Washington, D.C. — The Center for American Progress will host an important and timely discussion on how the U.S.-Japan Alliance plays a critical role in addressing resurgent and evolving threats from weapons of mass destruction. Just this week, the United States and Japan were reminded of the acute state-based danger posed by North Korea. Continued chemical weapons use in Syria and the threat of terrorist organizations like the Islamic State of Iraq and al-Sham, or ISIS, becoming increasingly capable of obtaining or improvising weapons of mass destruction also call for close U.S.-Japan cooperation.

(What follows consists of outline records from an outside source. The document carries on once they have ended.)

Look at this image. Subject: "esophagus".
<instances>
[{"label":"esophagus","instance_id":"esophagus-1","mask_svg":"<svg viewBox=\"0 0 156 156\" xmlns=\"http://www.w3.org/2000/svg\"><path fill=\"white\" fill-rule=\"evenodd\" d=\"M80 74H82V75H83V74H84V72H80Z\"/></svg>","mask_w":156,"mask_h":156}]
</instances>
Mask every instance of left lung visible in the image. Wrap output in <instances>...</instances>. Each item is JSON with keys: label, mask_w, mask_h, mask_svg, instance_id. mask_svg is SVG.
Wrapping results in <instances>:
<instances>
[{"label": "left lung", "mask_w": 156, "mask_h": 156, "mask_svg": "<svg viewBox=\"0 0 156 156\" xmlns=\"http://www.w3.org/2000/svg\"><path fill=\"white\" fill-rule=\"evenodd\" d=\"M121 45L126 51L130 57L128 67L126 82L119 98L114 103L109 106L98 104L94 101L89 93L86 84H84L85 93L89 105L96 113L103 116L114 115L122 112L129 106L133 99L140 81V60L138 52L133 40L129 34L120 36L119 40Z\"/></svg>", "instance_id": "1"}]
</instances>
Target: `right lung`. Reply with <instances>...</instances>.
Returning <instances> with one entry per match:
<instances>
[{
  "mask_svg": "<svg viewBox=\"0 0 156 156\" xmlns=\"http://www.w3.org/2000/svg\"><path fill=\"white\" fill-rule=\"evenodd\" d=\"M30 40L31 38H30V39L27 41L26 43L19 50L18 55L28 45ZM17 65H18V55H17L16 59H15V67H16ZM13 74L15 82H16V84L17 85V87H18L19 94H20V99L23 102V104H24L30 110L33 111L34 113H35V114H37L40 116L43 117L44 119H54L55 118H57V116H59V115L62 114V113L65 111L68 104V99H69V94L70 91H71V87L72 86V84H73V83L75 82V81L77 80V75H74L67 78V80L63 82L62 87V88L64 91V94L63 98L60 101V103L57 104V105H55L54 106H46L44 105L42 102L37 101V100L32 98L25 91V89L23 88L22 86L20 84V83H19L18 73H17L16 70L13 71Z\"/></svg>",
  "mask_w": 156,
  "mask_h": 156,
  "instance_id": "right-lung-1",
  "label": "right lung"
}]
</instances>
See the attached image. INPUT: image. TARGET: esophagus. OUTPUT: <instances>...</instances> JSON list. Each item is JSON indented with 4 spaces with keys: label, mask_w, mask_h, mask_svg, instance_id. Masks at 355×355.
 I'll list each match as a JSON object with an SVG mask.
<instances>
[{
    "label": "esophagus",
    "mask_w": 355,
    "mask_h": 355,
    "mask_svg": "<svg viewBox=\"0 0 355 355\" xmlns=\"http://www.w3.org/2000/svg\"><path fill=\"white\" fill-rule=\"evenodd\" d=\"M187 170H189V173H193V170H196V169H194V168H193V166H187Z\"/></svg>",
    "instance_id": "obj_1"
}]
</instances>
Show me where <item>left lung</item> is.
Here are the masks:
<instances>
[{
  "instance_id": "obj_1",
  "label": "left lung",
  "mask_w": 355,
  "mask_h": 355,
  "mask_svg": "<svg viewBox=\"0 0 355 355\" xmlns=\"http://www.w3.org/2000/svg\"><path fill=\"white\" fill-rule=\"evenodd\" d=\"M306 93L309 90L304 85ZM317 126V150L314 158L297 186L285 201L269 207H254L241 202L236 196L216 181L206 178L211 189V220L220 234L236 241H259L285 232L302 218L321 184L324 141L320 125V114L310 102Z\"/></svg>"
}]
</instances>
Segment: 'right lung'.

Top experts from both countries will highlight how Japan and the United States have successfully collaborated to stem proliferation, create options for reducing nuclear weapons threats, advance biosecurity, destroy chemical weapons stockpiles, and otherwise reduce risks of weapons of mass destruction. This event will explore the special role of the alliance in 2016—a year of unique opportunities for Japan to advance global norms—and shed light on how deterrence, arms control, and disarmament combine to form both countries’ leadership to counter the global threats of weapons of mass destruction in the modern era.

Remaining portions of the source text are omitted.